The next we tried was to reinstall the second node and started the Batch file before we tried a next restore…..again we didn’t end in a successful story…..

So we decided to open a VMware SR. We explained our problem and the things we did before…..sadly the VMware Support could help us so much because his only possible solution was the KB article. These was the answer from the support…..

If the steps in the KB do not work then there is no other workaround that we have the problem here is heartbeat using the underlining MS technology to do the backup and clone so if this is failing there is nothing I can do from the VMware side Also he couldn’t help us directly, we could use the information “underlining MS technology”……

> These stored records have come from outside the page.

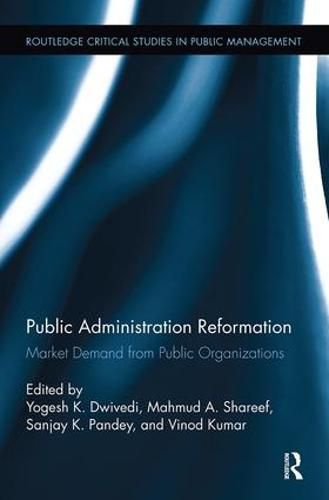 Cover image for Public Administration Reformation: Market Demand from Public Organizations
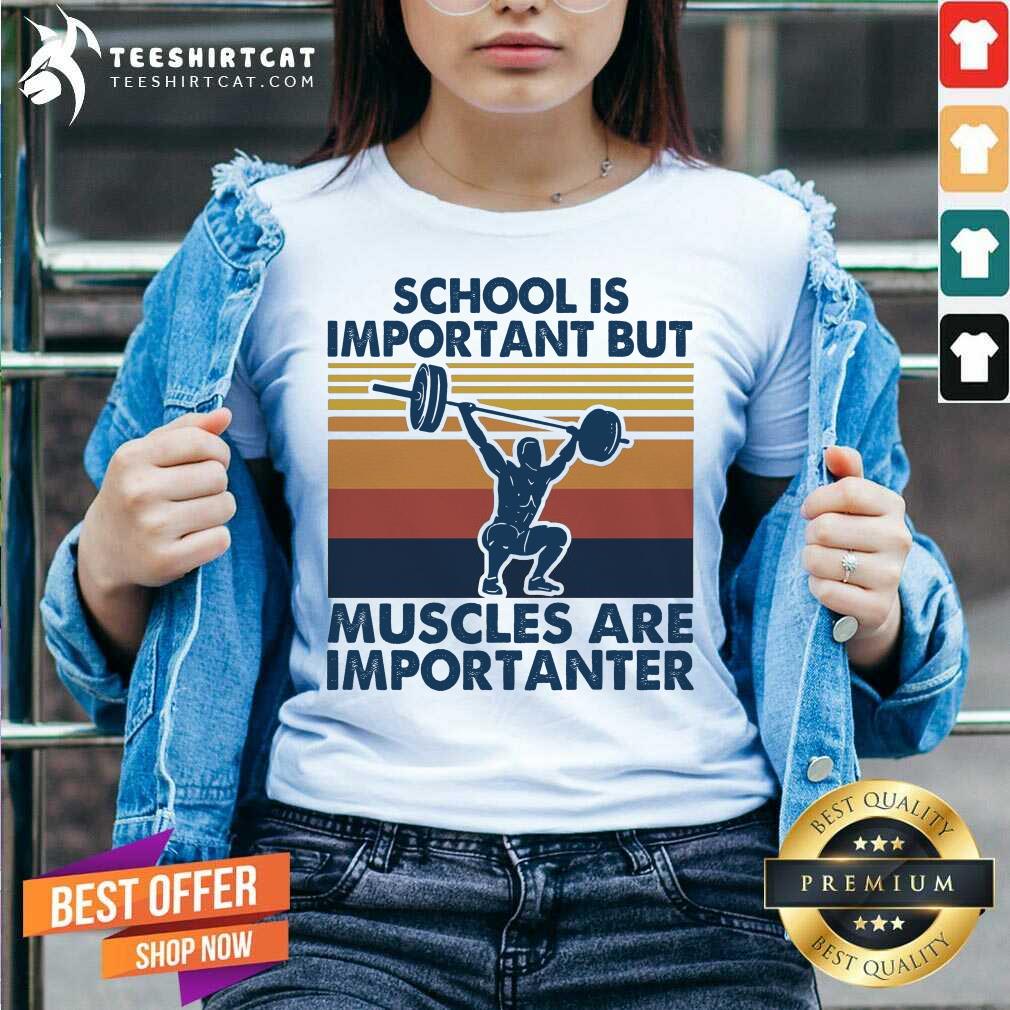 Good School Is Important But Muscles Are Importanter Vintage Retro Shirt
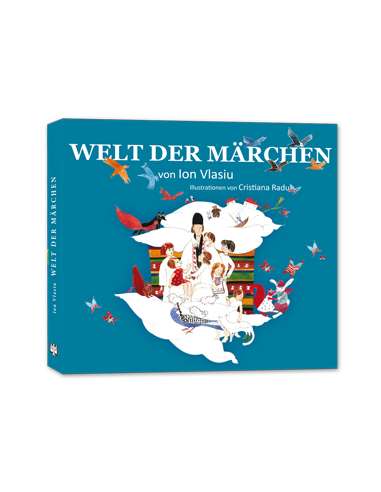 Welt der Märchen - Ion Vlasiu | Editura ASCR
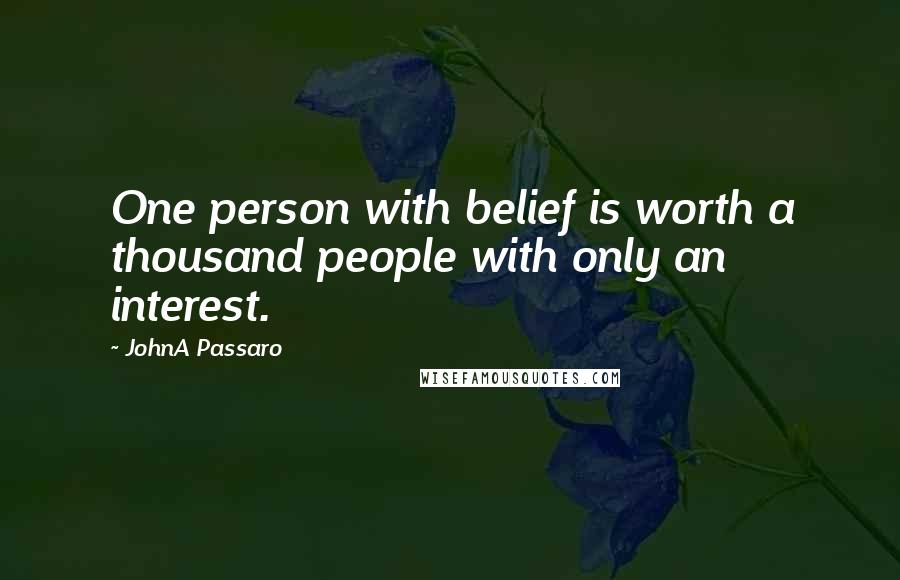 JohnA Passaro Quotes: One person with belief is worth a thousand people with only an interest.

So again we started to search but this time we focused on the Microsoft topics for Backup and restore. In the Microsoft forums we found some information from other users which had problems to restore a backup on a physical node witch was made with MS Backup technology. The could restore there nodes if they:

– Deactivated the public (primary) Network Connection

– Didn’t use RDP to connect to the server

– Use the private (second) network connection to access the Backup file

We gave these tips a chance and could install the Backup on the second node……yes 🙂 ….. After that restore was successfully the rest was easy going and we could implement, configure and test the heartbeat installation.

From a discussion with a other vExpert, Mike Schubert, I know that it is possible to restore the vCSHB also with “RAID” Copy (take a Disk from the first node and place it in a second node….)with some manual work…. Hope you can use this information if you get in trouble during your Heartbeat installation….so habe fun a Orchestrate the World 😉

———————————————————————-

Update 09.02.1014

For the German speaking people there is another way provided by Mike Schubert to restore the Heartbeat installation on the second node. Mike’s article can be found here: http://www.die-schubis.de/doku.php/vmware:heartbeat#physical_to_physical_-_ein_anderer_weg

Mike way is to “copy” the Installation via a raid copy with some additional manual task.